Le tramway, une première vie
4 novembre 2020, par Leo
Vous avez cliqué sur cet article, curieux de ce que vous pouviez découvrir ? Vous êtes peut-être d’ailleurs à l’instant même passager dudit tram, annoncé dans le titre.
Ah Strasbourg ! Et Strasbourg n’est pas sans son tram. Nous avons tous des souvenirs de tram, des conversations surprises à la volée, des regards perdus dans le vague, la bouffée de chaleur réconfortante lorsque les portes se referment derrière nous à l’époque des frimas (si tant est qu’il y en ait encore), l’odeur de bière flottante un samedi soir, les éclats de voix qui surprennent, un téléphone pas très civil, le regard acéré d’un contrôleur, un sommeil volé entre deux annonces bilingues d’arrêt que l’on connaît par cœur, une foule tellement dense aux heures de pointes que s’agripper est superflu, le soleil couchant inondant un côté de la rame…

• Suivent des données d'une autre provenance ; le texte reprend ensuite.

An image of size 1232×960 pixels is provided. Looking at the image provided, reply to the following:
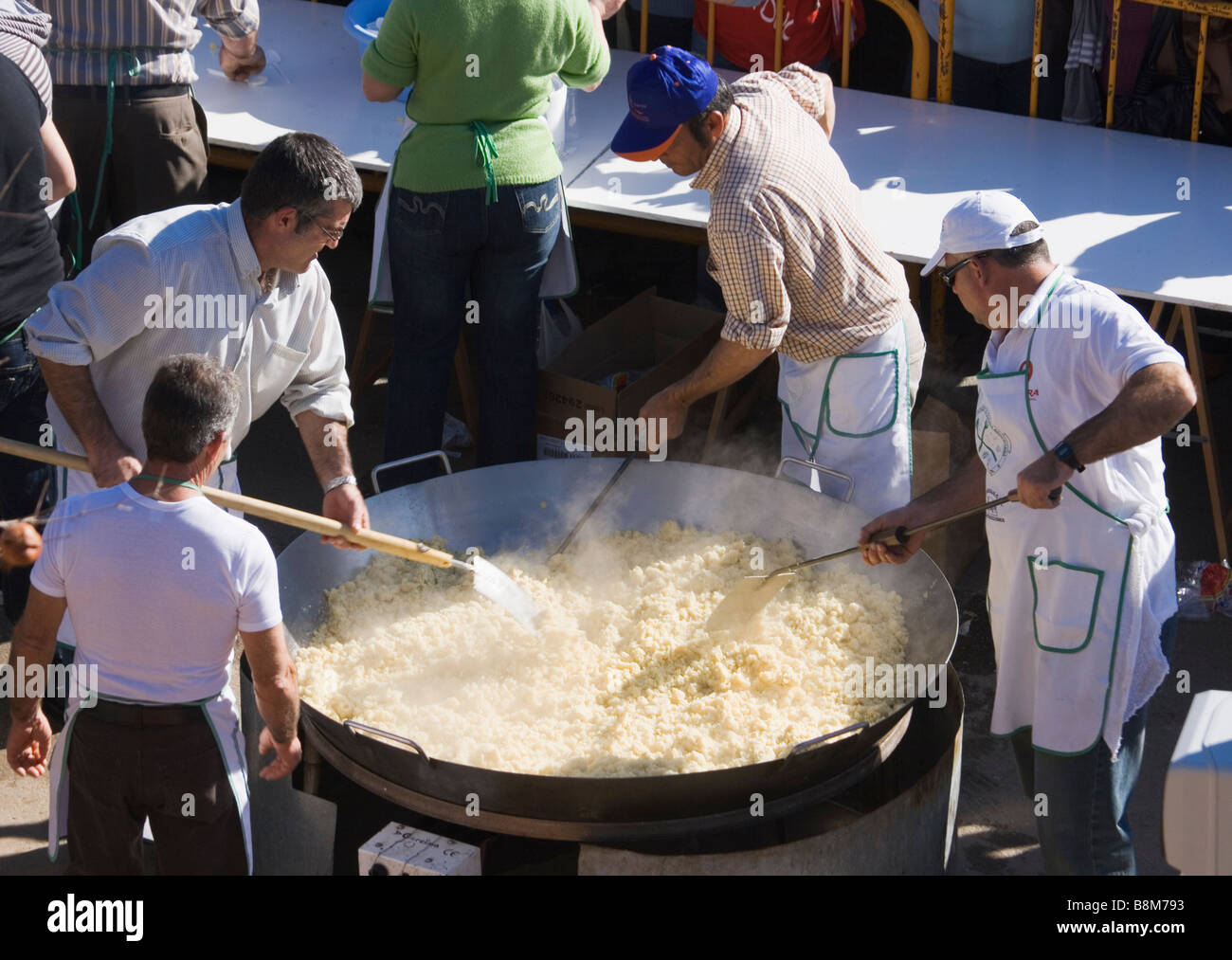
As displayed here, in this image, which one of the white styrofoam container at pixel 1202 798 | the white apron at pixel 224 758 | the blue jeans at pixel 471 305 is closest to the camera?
the white styrofoam container at pixel 1202 798

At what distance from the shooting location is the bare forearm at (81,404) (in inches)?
123

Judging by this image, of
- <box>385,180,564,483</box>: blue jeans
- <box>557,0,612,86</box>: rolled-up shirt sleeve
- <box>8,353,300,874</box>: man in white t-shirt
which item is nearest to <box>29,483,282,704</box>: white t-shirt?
<box>8,353,300,874</box>: man in white t-shirt

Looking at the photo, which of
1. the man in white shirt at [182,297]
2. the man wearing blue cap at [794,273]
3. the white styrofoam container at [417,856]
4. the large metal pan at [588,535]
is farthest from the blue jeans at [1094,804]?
the man in white shirt at [182,297]

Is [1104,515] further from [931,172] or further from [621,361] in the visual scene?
[621,361]

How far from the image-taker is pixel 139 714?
2.78m

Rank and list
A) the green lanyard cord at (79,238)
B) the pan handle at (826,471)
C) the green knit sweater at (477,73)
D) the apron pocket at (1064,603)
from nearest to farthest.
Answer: the apron pocket at (1064,603)
the pan handle at (826,471)
the green knit sweater at (477,73)
the green lanyard cord at (79,238)

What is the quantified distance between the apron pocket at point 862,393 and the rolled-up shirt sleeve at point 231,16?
106 inches

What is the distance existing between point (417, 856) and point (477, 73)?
91.7 inches

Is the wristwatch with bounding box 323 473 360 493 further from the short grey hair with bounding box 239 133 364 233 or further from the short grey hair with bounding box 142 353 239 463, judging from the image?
the short grey hair with bounding box 142 353 239 463

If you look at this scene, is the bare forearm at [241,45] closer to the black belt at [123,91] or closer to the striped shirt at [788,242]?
the black belt at [123,91]

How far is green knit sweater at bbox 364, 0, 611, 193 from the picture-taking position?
13.2 feet

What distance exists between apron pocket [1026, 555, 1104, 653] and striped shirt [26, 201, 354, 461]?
73.1 inches

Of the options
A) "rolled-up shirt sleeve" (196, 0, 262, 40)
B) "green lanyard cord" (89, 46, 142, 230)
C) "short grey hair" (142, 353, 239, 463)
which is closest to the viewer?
→ "short grey hair" (142, 353, 239, 463)
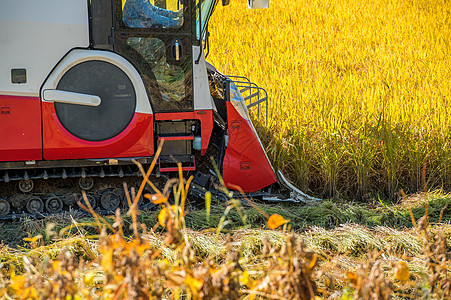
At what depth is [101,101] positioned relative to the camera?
4.45 m

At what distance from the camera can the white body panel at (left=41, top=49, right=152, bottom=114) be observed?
4.32 m

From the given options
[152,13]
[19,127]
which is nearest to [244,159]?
[152,13]

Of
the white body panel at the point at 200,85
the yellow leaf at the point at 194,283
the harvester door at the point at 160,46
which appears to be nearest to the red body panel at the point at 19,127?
the harvester door at the point at 160,46

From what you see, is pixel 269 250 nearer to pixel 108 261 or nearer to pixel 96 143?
pixel 108 261

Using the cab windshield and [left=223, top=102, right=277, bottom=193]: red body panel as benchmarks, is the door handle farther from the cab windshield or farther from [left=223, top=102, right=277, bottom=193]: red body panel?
[left=223, top=102, right=277, bottom=193]: red body panel

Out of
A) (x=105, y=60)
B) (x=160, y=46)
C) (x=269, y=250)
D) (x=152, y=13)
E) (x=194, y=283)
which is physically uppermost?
(x=152, y=13)

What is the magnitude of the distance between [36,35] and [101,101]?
0.65 meters

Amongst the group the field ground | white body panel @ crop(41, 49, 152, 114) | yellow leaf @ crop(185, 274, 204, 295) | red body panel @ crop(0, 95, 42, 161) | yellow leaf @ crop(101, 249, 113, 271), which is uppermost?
white body panel @ crop(41, 49, 152, 114)

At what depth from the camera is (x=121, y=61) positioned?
175 inches

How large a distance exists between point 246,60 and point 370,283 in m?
6.36

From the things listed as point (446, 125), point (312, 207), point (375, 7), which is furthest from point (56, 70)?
point (375, 7)

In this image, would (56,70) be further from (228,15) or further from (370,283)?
(228,15)

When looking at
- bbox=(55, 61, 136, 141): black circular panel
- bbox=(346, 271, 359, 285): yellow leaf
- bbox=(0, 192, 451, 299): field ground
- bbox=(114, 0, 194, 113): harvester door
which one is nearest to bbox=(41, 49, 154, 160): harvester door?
bbox=(55, 61, 136, 141): black circular panel

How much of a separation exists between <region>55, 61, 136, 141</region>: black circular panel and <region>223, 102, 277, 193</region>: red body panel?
0.88 metres
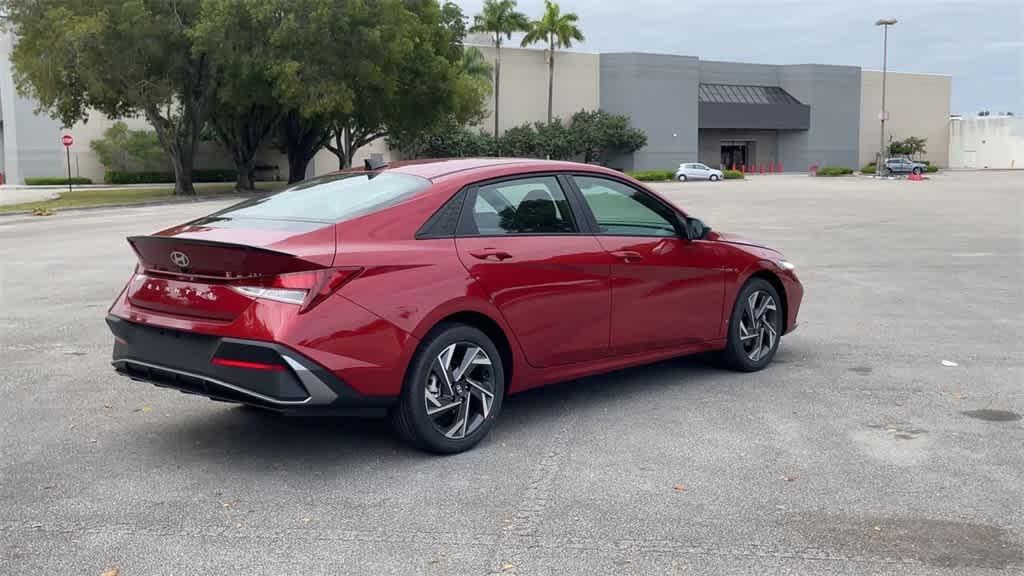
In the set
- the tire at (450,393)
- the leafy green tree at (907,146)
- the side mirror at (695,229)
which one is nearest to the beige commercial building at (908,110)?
the leafy green tree at (907,146)

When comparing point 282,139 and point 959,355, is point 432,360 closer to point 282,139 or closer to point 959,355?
point 959,355

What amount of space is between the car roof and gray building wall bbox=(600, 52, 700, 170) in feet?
238

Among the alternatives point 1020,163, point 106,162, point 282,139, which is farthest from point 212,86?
point 1020,163

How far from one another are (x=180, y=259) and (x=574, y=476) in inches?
88.8

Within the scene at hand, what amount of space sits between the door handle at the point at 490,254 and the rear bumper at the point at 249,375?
36.1 inches

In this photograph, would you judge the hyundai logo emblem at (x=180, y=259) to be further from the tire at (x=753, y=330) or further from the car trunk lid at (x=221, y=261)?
the tire at (x=753, y=330)

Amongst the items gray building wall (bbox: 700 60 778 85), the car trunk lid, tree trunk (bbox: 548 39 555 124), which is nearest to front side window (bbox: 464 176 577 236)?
the car trunk lid

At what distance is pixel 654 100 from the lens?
79.9 metres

Des scènes de quotidien d’une histoire qui nous accompagne, avec ses rebondissements, ses victoires et défaites, son âme. N’hésitez pas à nous raconter vos anecdotes en commentaire !
Nos vénérables se rappellent encore de sa première épopée, et peut-être ont-ils aussi fait partie des cent mille qui ont salué le baroud d’honneur de la dernière rame en 1960. Mais avant un déclin, il y a une première naissance.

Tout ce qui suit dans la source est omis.